Hi @martinmodrak, thanks for that!
I don’t think that solves the issue however, because wouldn’t that just include the mean of the dependent variable? The “latent mean” that should be modeled in a within-between model is the mean of one or more predictor variables.
So, for instance, something like
y ~ (x-mean(x)) + mean(x) + (1 | cluster), where mean(x) is the within-cluster mean of X, for one or more X’s. The “latent mean” here is a recommendation that refers to the SEM framework, where instead of using the calculated sample mean (which is a point estimate), we can model the mean as a latent variable (which incorporates uncertainty).
Oh, I see. Then maybe using the non-linear model syntax (https://cran.r-project.org/web/packages/brms/vignettes/brms_nonlinear.html) should let you have something like (not tested):
y ~ 1 + b1 * (x - mean_x) + b2 * mean_x + (1 | cluster),
mean_x ~ cluster,
b1 + b2 ~ 1,
nl = TRUE
(note that the model coefficients become explicit in non-linear syntax)

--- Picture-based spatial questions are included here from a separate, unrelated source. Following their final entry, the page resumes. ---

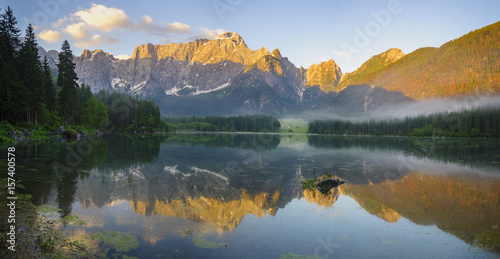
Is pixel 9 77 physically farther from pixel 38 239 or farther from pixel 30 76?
pixel 38 239

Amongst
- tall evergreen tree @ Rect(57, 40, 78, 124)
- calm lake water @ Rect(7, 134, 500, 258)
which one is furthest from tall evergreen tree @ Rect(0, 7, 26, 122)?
calm lake water @ Rect(7, 134, 500, 258)

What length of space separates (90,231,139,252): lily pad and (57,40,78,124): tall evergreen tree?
94038 millimetres

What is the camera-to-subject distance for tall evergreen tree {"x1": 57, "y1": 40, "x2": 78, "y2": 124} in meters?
89.5

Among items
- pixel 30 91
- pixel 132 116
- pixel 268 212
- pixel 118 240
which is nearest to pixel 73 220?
pixel 118 240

I am short on time, so I hope I didn’t mess up, but I think it should work (please consult the linked vignette to make sure you follow this and can double check that I am correct - I do make quite a lot of mistakes.
Best of luck!
EDIT: The above does not tie
mean_x to actual
x in any way, so you might want to add a line like
x ~ mean_x
Thanks @martinmodrak! I will try this out.